A new Surfshark study finds several Fintech apps do more than provide advice and service – they also collect and share user data.
The research highlights that fintech apps collect significant user data, particularly Paypal and Robinhood. Mint shares 70% of collected data. One in six finance category apps’ data is tracked (such as shared with a third-party advertising network or data brokers). Research is aided by a free app privacy checker tool where users can select the specific apps on their phone and receive a report on the extent of data collection.
“Analyzing 100 popular apps on the App Store, we’ve found a concerning trend: nearly 20% of collected data is used for tracking. Such tracked data can be shared with third-party advertisers or data brokers, who use it to deliver personalized ads targeting the users, or aid companies in market research,” said Agneska Sablovskaja, lead researcher at Surfshark. “Understanding an app’s privacy policy is crucial for safeguarding digital autonomy.”

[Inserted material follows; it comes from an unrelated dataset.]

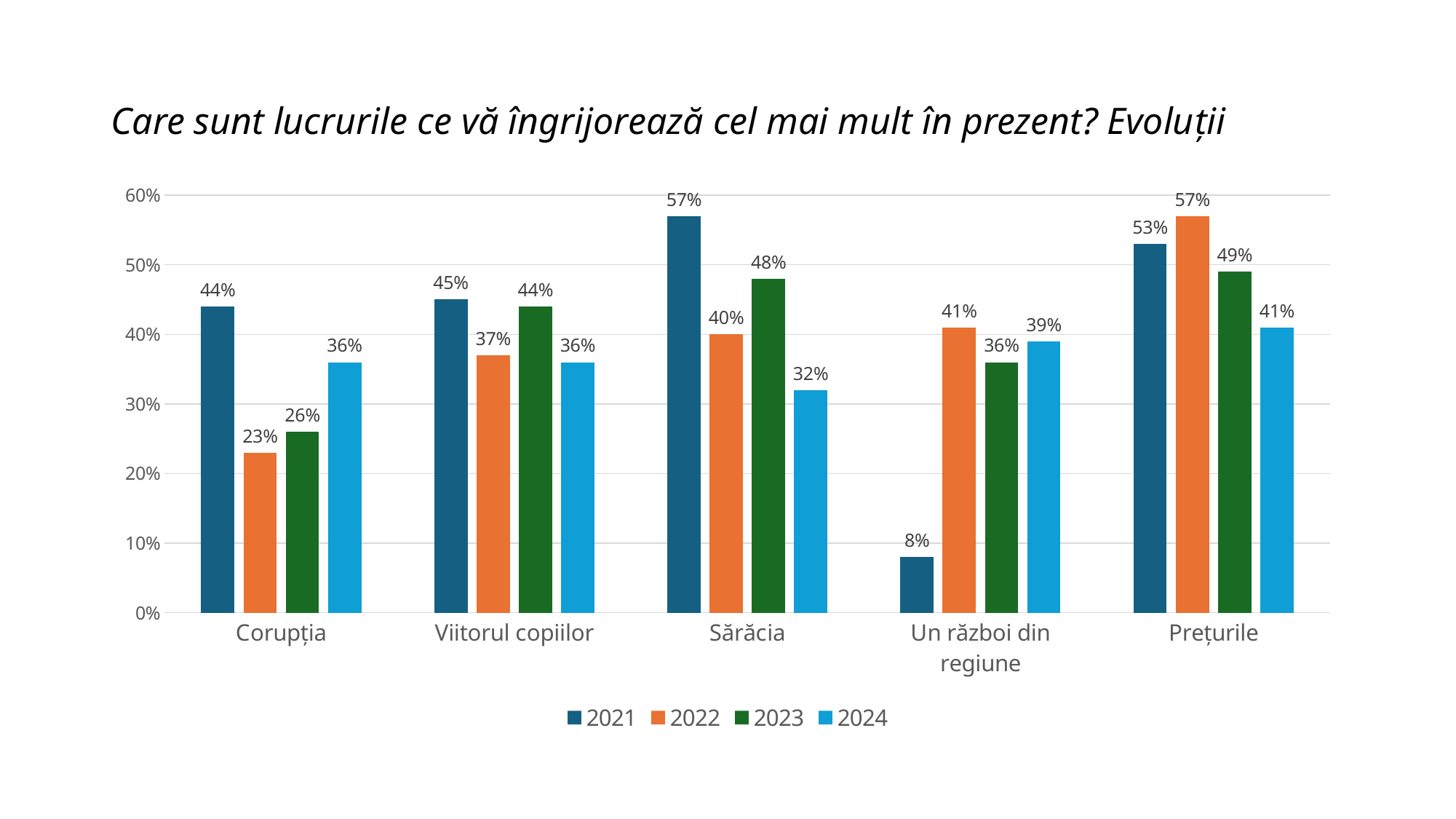
Which category has the lowest value in 2021? Un război din regiune What is the value for Corupția in 2023? 26% How many series does the legend list? 4 Which series is shown in orange in the legend? 2022 What kind of chart is shown on the slide? bar chart Which is larger for Viitorul copiilor: the 2022 value or the 2023 value? 2023 Which category has the highest value in 2022? Prețurile What is the difference between the 2021 and 2024 values for Sărăcia? 25% What is the value for Sărăcia in 2021? 57% Do the values for Prețurile rise or fall from 2022 to 2024? fall How many categories are shown on the x axis? 5 What is the value for Un război din regiune in 2022? 41%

On average, the findings suggest finance apps collect 16 out of 32 possible data points. That is almost 10% more than the average of 15 collected data points across all 100 examined apps. Moreover, these apps link 93% of collected data points to the user’s identity. Almost 15% of such apps use collected data points to track users across third-party platforms.
PayPal and Robinhood could be named the most data-hungry fintech apps within the finance apps category, collecting 26 and 25 out of 32 data points, respectively, and linking almost all data points to the user’s identity (although they don’t use data to track its users).

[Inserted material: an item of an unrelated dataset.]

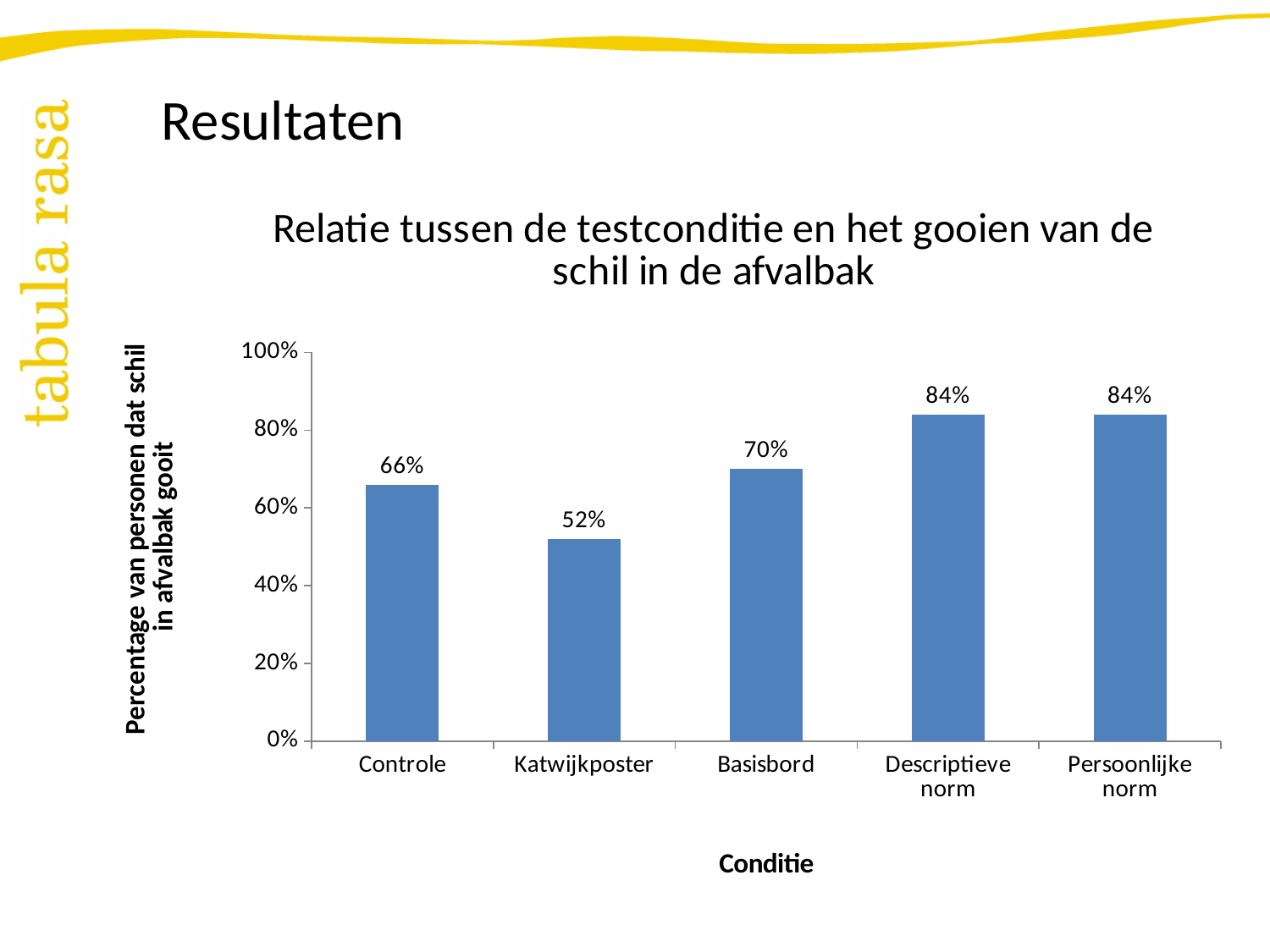
What kind of chart is shown on the slide? bar chart What is the label of the x axis? Conditie What is the value for Basisbord? 70% What is the value for Controle? 66% How many conditions are shown on the x axis? 5 What is the value for Descriptieve norm? 84% Which condition has the lowest value? Katwijkposter What is the value for Katwijkposter? 52% Is the value for Katwijkposter greater or less than 60%? less What is the difference between the values for Basisbord and Katwijkposter? 18% Which is larger, the value for Basisbord or the value for Controle? Basisbord What is the difference between the values for Persoonlijke norm and Controle? 18%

Mint is an app that shares the most data points with third parties. According to the authors, around 70% of data points collected by Mint are used to track the user, like email address, precise location, credit info, and purchase history.
Of the 10 analyzed fintech apps, only half do not use data to track their users (PayPal, Cash App, Robinhood, Splitwise, YNAB). The 10 analyzed finance apps were PayPal, Revolut, Cash App, Robinhood, Binance, Coinbase, Crypto.com, Splitwise, Mint, and YNAB.
A total of 1523 data points were collected across 100 of the most popular apps. That’s an average of 15 unique data points per app out of the 32 unique data points defined by Apple. Around 90% of the apps collect usage, diagnostic, and identifier data such as product interaction, user ID, device ID, crash, and performance data. Most are essential for their app functionality.
Two-thirds of the apps collect your name and coarse location, and nearly half collect your precise location. Coarse location is a more general estimation of where you are, while exact location is more detailed and accurate. More than one-third of the apps collect your contacts, and a fifth collect your emails or text messages and browsing history.
Facebook and Instagram are the two most privacy-invasive apps. Both apps collect all 32 data points defined by Apple and are the only two to do so. Signal is the only social media and messaging app in the top 10 most privacy-sensitive list. It is the second least data-hungry app, collecting one data point (phone number) that is not linked to you or used to track you.
Before downloading fintech apps, the authors recommend checking the developer’s reputation and data retention policies, paying attention to constant permission requests to access the contact list, camera, storage, location, and microphone and limiting the app’s access to information only when the app is in use.